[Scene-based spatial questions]
==================================================
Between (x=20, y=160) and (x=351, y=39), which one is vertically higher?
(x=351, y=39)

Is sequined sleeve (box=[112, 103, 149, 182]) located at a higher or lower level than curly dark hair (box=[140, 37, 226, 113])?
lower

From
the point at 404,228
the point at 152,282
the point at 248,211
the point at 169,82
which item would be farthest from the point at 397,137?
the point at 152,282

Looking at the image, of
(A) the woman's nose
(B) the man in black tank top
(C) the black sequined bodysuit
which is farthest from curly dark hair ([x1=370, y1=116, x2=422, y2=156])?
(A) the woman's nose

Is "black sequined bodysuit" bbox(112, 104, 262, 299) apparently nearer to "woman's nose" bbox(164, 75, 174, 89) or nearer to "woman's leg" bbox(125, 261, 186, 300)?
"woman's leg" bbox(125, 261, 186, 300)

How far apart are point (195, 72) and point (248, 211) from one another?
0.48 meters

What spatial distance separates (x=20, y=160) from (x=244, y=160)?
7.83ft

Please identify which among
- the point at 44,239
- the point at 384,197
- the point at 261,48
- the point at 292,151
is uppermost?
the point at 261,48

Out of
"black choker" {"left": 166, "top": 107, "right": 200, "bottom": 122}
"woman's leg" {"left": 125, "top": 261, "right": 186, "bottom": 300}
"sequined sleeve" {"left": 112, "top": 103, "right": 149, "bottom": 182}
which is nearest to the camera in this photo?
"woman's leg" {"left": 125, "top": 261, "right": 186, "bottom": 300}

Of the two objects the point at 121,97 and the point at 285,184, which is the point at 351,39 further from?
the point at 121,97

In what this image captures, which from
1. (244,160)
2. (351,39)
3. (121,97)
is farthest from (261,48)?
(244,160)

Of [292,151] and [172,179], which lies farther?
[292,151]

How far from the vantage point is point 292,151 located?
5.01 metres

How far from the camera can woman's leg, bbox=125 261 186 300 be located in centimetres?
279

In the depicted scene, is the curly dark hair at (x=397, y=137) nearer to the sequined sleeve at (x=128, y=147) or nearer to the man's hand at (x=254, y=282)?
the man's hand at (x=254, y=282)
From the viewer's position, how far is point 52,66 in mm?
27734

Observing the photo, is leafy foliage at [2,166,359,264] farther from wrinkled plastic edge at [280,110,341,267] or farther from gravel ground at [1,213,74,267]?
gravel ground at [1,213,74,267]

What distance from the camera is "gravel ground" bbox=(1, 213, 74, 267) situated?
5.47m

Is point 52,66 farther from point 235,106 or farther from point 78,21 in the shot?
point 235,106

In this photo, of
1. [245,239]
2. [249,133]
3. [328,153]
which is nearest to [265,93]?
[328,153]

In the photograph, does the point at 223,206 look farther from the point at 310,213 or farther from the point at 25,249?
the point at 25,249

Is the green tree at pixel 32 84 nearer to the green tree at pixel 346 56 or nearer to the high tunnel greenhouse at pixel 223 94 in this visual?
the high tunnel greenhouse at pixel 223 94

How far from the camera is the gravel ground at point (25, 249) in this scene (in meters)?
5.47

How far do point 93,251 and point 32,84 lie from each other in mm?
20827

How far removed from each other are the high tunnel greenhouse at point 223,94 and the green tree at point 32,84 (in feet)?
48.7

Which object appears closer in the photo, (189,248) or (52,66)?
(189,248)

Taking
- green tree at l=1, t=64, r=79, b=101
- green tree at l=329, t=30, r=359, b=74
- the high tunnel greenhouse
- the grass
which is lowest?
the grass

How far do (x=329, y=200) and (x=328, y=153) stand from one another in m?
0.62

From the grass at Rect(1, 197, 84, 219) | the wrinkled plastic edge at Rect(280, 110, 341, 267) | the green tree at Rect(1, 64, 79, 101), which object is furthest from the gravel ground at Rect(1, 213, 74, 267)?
==================================================
▸ **STATED TASK**: Print again the material above, limited to the lines from the one holding "In the photograph, does" through the last, inclusive.

▸ **EXERCISE ANSWER**:
In the photograph, does the point at 223,206 look farther from the point at 310,213 or farther from the point at 25,249?
the point at 25,249

Is the green tree at pixel 32 84 nearer to the green tree at pixel 346 56 or nearer to the high tunnel greenhouse at pixel 223 94 in this visual?
the high tunnel greenhouse at pixel 223 94

How far from the camera is the gravel ground at point (25, 249) in this scene (in meters)?
5.47

How far do point 93,251 and point 32,84 lie from each other in mm?
20827

How far removed from each other are the high tunnel greenhouse at point 223,94 and the green tree at point 32,84 (in feet)?
48.7

Which object appears closer in the photo, (189,248) or (52,66)?
(189,248)

Taking
- green tree at l=1, t=64, r=79, b=101
- green tree at l=329, t=30, r=359, b=74
- the high tunnel greenhouse
- the grass
which is lowest?
the grass

How far do (x=329, y=200) and (x=328, y=153) stand from one another in m?
0.62

From the grass at Rect(1, 197, 84, 219) | the wrinkled plastic edge at Rect(280, 110, 341, 267) | the green tree at Rect(1, 64, 79, 101), which object is furthest from the gravel ground at Rect(1, 213, 74, 267)?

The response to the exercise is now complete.